> _QUOTED PASSAGE_:
<<<<
All inmates and staff must wear face masks while inside the facility, and anyone who enters the building is also required to wear a mask and be screened for symptoms, he added.
“Despite the best efforts of the regional jail staff, on September 10, 2020 we were notified that an inmate in our facility had tested positive,” Smith said on Sept. 11. “Appropriate measures in accordance with the CDC [U.S. Centers for Disease Control] have been taken to quarantine all positive and exposed inmates.”
Other correctional facilities in the Western Tidewater area have also had outbreaks.
In early July, the Virginia Department of Corrections reported 78 cases of the virus among inmates and another three cases among staff at Deerfield Correctional — a state prison located near Capron in Southampton County. As of Sept. 9, the number of infected employees had risen to 18 and the number of infected inmates had ballooned to 376, accounting for more than a quarter of the prison’s inmate population. Of these, 286 positive inmates remain incarcerated on-site. A disclaimer on the Department of Corrections website states the 376 figure includes those on-site, in a hospital, deaths, recoveries and those who have been released or transferred. Two Deerfield inmates have died, a figure that’s increased by one since July.
Health Department COVID-19 data broken down by ZIP code indicated only 116 confirmed positive cases as of Sept. 10 in the entire geographic area where the prison is located. But according to Health District Director Dr. Todd Wagner, Capron may soon see a spike in reported cases.
“As testing capacity increases with new laboratories being approved for COVID-19 testing, there can be a delay in building the reporting interface with the electronic database,” Wagner said. “In these instances, paper reports are used to report positive and negative results to public health to meet the reporting requirement. These paper reports have to be manually entered into our database before being counted as cases. The numbers shown on the DOC website and those on the VDH public dashboard will mirror one another once the paper reports are entered into our database.”
>>>>
> _EXTRACTED DATA_:
<<<<
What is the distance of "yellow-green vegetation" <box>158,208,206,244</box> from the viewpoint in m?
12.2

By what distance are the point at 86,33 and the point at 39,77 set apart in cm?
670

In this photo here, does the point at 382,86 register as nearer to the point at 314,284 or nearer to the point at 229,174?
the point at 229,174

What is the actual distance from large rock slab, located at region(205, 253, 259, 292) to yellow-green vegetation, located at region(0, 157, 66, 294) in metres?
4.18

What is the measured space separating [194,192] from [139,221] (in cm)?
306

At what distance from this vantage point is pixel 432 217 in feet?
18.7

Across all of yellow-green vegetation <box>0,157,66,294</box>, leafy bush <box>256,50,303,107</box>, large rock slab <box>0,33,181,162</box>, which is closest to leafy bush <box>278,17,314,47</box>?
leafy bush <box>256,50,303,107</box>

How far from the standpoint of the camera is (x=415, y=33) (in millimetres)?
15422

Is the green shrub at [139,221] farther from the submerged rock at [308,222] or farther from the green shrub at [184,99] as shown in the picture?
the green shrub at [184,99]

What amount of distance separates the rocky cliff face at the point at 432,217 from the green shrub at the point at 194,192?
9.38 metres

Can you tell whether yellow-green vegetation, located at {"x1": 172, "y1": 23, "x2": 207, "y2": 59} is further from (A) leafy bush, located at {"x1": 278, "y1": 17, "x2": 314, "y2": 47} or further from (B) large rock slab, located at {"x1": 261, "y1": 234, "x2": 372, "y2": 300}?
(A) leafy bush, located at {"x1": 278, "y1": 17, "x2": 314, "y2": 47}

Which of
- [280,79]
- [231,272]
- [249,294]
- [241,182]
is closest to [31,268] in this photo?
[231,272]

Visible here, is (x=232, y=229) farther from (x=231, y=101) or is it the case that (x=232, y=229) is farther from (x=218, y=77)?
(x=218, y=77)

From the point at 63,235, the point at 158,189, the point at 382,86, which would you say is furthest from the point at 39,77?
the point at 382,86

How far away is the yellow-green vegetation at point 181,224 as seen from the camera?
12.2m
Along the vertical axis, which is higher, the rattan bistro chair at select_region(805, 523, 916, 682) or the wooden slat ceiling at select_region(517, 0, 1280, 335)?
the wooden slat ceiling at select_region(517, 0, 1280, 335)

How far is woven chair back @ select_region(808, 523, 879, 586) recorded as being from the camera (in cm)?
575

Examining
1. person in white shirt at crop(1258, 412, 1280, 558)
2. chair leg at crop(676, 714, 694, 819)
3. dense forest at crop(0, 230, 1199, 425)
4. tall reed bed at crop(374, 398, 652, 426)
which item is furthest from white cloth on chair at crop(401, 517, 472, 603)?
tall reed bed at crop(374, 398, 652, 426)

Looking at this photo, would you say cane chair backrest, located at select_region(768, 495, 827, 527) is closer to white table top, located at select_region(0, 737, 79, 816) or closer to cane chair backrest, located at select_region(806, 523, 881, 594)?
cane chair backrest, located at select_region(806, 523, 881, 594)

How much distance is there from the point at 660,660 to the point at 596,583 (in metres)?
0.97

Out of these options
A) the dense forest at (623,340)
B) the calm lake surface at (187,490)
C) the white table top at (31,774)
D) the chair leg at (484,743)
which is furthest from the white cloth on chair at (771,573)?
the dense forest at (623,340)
>>>>
Can you write what comes next in the news report on COVID-19 cases at Western Tidewater jails and prisons, starting after its last paragraph and leaving the rows aside?

There are only three correctional centers in the Western Tidewater Health District, the last of which is the Southampton County Jail and Jail Farm. But according to Maj. Camden Cobb, a spokesman for the Southampton County Sheriff’s Office, there are currently no confirmed positive cases among inmates and only one staff member has tested positive. That employee had not had direct contact with any other staff member in over a week before testing positive, he said.
“We maintain one block and two single cells as quarantine areas for new arrestees to be monitored for a minimum of 14 days before they can be moved to other blocks in the jail,” Cobb said. “All inmates and staff have face masks.”
The Department of Health requires two or more confirmed cases at a site before it will classify that location as an outbreak.
Wagner previously told the paper that it is theoretically possible for two separate outbreaks to be tied to the same facility if the Department of Health had declared the first outbreak closed following two incubation periods without new cases.
According to Gregory Carter, deputy director of communications for the Department of Corrections, the complex at Deerfield consists of three facilities, the correctional center itself and two work centers, one for men and another for women.
“I spoke with the assistant warden today and she confirms that all of the COVID-19 positive cases at Deerfield are in the main Correctional Center and not in the work centers,” Carter said. “So Deerfield should be counted as one correctional facility.”
But Carter didn’t say whether Deerfield had received any communications from the health department indicating the initial outbreak of 51 cases it had reported in April was ever deemed closed.